* _PROBLEM STATEMENT_
Look through the data below. Pick out the lines holding the string "bottom".

* _DATA TO EXAMINE_
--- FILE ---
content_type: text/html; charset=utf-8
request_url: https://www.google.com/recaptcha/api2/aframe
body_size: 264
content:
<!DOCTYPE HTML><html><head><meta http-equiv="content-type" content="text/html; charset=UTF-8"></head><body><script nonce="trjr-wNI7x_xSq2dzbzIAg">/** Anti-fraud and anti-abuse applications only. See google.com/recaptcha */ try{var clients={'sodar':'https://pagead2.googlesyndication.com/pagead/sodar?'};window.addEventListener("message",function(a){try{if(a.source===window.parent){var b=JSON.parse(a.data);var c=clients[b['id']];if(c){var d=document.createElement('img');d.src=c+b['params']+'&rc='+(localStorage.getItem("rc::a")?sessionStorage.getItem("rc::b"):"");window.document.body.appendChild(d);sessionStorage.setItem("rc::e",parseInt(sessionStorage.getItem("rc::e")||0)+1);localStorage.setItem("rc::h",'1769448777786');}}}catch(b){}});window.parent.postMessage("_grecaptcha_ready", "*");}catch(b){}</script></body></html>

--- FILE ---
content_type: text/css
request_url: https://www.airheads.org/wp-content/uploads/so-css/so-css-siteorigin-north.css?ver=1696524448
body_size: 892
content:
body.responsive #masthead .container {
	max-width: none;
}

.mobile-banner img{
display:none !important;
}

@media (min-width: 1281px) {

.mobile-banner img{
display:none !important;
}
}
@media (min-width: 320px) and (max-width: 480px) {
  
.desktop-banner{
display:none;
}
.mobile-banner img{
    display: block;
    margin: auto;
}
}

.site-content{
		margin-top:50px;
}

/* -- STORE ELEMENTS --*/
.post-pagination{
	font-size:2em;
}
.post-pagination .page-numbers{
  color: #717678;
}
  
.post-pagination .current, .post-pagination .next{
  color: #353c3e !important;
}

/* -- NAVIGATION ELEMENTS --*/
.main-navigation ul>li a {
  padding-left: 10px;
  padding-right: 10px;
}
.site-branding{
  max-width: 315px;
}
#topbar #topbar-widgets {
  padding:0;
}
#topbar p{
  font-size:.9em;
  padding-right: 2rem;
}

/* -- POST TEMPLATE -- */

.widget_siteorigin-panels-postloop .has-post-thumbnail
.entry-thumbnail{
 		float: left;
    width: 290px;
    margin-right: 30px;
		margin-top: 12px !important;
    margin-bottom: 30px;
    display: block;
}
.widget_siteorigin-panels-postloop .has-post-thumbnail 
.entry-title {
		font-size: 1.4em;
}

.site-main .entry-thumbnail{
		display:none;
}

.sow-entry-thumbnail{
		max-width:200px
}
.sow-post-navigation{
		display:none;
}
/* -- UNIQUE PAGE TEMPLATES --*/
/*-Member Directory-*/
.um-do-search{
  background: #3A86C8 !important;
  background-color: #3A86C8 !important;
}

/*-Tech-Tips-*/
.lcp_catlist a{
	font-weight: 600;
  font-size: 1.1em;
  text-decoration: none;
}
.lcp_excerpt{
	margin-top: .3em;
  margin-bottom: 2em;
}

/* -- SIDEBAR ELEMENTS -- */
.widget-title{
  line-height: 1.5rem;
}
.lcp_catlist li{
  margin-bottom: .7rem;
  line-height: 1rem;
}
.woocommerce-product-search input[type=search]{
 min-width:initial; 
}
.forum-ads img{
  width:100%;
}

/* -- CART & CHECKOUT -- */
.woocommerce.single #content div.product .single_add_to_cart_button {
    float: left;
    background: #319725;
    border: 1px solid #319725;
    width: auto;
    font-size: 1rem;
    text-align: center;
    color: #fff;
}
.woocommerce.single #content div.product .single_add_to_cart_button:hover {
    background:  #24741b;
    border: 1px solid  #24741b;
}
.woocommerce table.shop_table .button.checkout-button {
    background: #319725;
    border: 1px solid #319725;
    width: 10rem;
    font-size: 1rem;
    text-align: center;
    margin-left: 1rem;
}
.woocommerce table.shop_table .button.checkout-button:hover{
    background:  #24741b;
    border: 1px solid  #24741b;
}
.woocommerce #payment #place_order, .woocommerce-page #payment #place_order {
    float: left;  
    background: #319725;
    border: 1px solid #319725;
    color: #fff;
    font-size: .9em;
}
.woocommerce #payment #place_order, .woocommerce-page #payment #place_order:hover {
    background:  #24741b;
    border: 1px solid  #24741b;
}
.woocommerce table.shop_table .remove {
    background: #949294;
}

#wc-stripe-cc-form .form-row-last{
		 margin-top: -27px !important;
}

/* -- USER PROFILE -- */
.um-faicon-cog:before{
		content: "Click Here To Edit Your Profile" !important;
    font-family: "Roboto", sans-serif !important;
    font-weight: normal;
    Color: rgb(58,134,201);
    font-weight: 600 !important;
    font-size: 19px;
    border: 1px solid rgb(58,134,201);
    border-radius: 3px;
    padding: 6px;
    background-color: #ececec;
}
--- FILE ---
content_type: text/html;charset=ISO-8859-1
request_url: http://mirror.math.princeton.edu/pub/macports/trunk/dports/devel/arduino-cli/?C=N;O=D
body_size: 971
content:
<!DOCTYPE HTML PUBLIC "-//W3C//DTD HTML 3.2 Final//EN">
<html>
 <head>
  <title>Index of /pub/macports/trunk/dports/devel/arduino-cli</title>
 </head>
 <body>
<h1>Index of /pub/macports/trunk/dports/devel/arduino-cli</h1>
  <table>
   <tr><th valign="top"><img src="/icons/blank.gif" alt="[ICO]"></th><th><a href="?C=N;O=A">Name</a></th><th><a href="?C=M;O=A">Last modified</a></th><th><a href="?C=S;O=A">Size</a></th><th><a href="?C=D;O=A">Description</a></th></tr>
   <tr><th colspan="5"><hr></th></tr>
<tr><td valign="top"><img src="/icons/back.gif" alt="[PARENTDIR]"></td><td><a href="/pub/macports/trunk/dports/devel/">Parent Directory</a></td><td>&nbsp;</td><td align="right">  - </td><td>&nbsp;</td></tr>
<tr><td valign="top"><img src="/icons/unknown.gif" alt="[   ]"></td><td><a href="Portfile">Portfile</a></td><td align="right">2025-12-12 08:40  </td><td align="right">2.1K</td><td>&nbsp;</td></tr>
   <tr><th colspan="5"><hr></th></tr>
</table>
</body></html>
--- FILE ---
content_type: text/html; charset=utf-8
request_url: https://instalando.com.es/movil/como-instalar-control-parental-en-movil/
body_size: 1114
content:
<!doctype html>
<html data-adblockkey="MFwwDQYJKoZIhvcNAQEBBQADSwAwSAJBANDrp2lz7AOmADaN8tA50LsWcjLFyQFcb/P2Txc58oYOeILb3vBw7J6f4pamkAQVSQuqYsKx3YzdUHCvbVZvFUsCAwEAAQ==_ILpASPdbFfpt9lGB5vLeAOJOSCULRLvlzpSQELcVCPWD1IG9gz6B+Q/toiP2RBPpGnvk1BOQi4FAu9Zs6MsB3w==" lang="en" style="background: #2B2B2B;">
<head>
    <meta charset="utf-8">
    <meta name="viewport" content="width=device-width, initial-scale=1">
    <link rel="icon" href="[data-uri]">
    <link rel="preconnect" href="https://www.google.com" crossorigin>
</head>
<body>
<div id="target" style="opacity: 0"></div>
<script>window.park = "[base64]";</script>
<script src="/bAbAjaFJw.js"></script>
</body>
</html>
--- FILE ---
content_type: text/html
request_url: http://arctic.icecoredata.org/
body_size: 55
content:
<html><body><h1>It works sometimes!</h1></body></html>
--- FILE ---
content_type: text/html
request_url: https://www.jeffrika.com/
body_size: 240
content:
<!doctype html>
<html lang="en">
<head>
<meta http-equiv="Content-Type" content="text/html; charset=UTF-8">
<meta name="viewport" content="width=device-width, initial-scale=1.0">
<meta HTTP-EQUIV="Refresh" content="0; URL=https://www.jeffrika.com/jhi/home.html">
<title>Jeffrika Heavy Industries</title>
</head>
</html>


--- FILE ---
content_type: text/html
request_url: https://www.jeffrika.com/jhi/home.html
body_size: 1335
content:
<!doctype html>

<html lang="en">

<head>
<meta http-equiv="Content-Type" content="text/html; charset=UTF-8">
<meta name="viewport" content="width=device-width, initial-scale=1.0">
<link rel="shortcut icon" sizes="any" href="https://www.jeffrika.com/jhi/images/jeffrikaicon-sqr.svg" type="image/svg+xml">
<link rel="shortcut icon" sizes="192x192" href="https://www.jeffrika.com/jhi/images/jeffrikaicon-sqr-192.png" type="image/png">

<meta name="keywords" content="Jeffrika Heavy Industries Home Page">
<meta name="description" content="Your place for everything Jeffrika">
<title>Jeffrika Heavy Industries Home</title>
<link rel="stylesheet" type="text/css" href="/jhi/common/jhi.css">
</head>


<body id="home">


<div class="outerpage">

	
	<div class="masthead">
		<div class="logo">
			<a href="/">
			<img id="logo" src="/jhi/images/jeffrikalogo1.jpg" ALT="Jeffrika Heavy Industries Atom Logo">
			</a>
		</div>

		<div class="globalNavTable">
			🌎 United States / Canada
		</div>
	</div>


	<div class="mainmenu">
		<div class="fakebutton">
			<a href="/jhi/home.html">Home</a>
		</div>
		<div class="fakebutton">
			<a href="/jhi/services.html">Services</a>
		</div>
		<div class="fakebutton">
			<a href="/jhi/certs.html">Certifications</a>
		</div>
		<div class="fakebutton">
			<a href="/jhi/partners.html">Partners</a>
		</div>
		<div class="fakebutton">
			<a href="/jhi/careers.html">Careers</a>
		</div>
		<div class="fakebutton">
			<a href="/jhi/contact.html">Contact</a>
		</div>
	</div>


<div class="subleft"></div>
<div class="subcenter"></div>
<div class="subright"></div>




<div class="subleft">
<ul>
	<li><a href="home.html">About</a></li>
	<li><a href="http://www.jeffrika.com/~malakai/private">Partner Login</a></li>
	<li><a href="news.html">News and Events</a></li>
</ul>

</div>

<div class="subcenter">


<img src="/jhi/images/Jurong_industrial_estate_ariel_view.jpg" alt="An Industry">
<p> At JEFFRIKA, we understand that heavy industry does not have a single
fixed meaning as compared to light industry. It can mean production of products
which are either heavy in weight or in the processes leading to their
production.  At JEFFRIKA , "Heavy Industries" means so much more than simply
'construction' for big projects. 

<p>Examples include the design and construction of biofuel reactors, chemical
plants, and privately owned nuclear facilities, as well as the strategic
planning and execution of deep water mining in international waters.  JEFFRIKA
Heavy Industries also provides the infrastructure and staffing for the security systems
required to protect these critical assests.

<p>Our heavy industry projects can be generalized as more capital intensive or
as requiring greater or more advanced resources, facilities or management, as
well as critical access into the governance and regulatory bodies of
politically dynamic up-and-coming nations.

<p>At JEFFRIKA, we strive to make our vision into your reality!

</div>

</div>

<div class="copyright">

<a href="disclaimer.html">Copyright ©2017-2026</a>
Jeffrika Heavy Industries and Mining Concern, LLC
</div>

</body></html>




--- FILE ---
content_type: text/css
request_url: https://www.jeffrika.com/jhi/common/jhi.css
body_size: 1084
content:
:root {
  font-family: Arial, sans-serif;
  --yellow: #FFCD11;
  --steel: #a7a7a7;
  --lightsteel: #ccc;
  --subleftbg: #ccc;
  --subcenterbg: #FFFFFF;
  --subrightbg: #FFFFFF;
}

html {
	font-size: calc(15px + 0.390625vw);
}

* _REPLY TO THE EXERCISE_
    margin-bottom: 30px;
  margin-bottom: 2em;
  margin-bottom: .7rem;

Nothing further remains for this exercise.